Choose $n = 200$ to get a solution for the original problem.

It is not possible to miss less than 2 grid squares. To prove this, I first need a definition:

Let $P$ be a polyomino (a finite polygon composed of grid squares). The interior angles of $P$ are each either $90^\circ$ (convex) or $270^\circ$ (concave). Let $e$ be any edge of $P$, and let $A,B,C,D$ be consecutive corners of $P$ such that $e = \overline{BC}$. I call $e$ critical if the interior angles at $A, B, C, D$ are all convex.

Example polyomino, critical edges are marked in red:

Claim: For any critical edge $e$ of a polyomino $P$, it is impossible to place disjoint S-shapes inside $P$ such that all grid squares adjacent to $e$ are covered.

Proof by infinite descent: Suppose the claim is false. Then there must be a counterexample with polyomino $P$ and edge $e$, such that the length of $e$ is minimal among all counterexamples. So there must be at least two S-shapes covering $e$. Consider the first grid square adjacent to $e$ and the S-shape $S_1$ covering it according to the counterexample. Since $e$ is critical, Since $e$ is critical, $S_1$ cannot cover all the grid squares adjacent to $e$.

→ WHAT IS NEEDED:
Repeat word for word the part of the polyomino proof above starting at "It is not possible" and ending at "to $e$ are covered.".

→ EXTRACTED DATA:
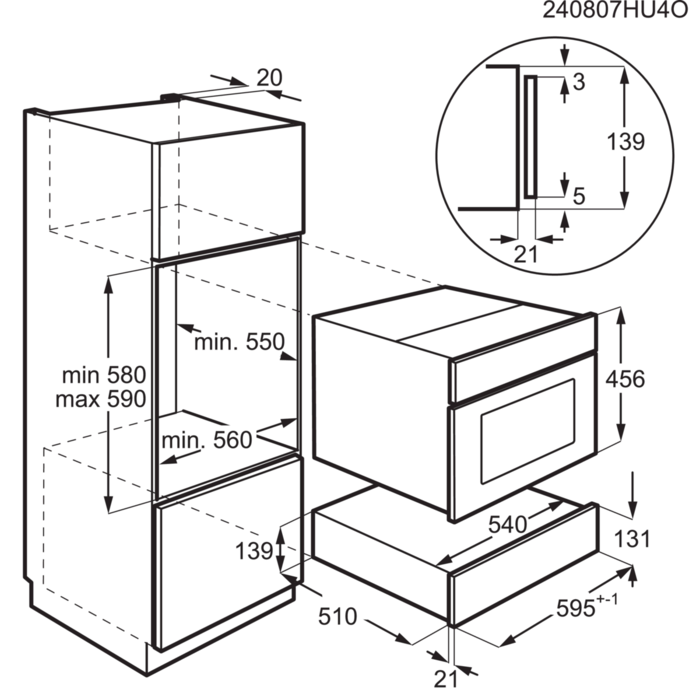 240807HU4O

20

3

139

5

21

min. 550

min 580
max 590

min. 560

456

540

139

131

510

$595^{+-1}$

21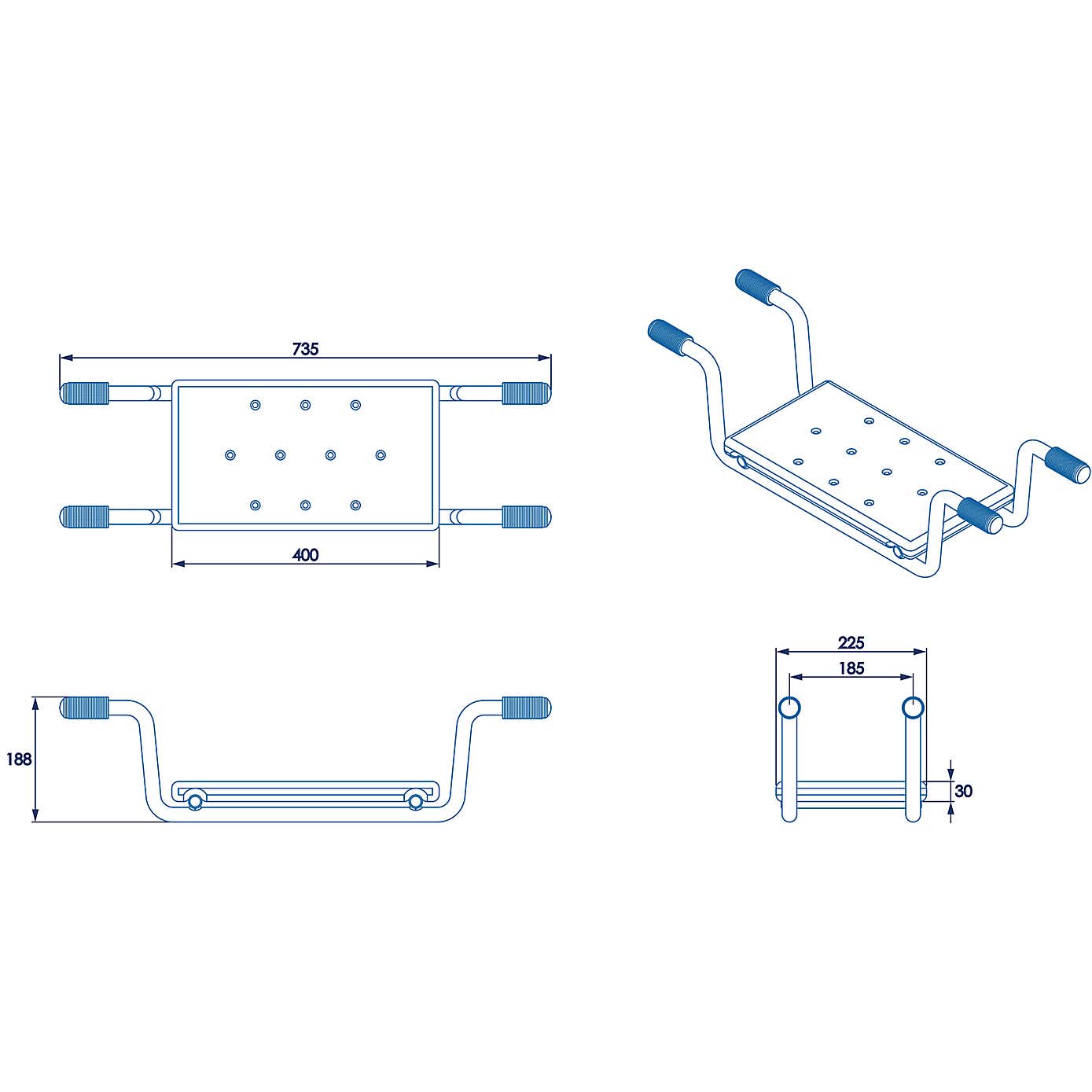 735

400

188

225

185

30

→ TASK SOLUTION:
It is not possible to miss less than 2 grid squares. To prove this, I first need a definition:

Let $P$ be a polyomino (a finite polygon composed of grid squares). The interior angles of $P$ are each either $90^\circ$ (convex) or $270^\circ$ (concave). Let $e$ be any edge of $P$, and let $A,B,C,D$ be consecutive corners of $P$ such that $e = \overline{BC}$. I call $e$ critical if the interior angles at $A, B, C, D$ are all convex.

Example polyomino, critical edges are marked in red:

Claim: For any critical edge $e$ of a polyomino $P$, it is impossible to place disjoint S-shapes inside $P$ such that all grid squares adjacent to $e$ are covered.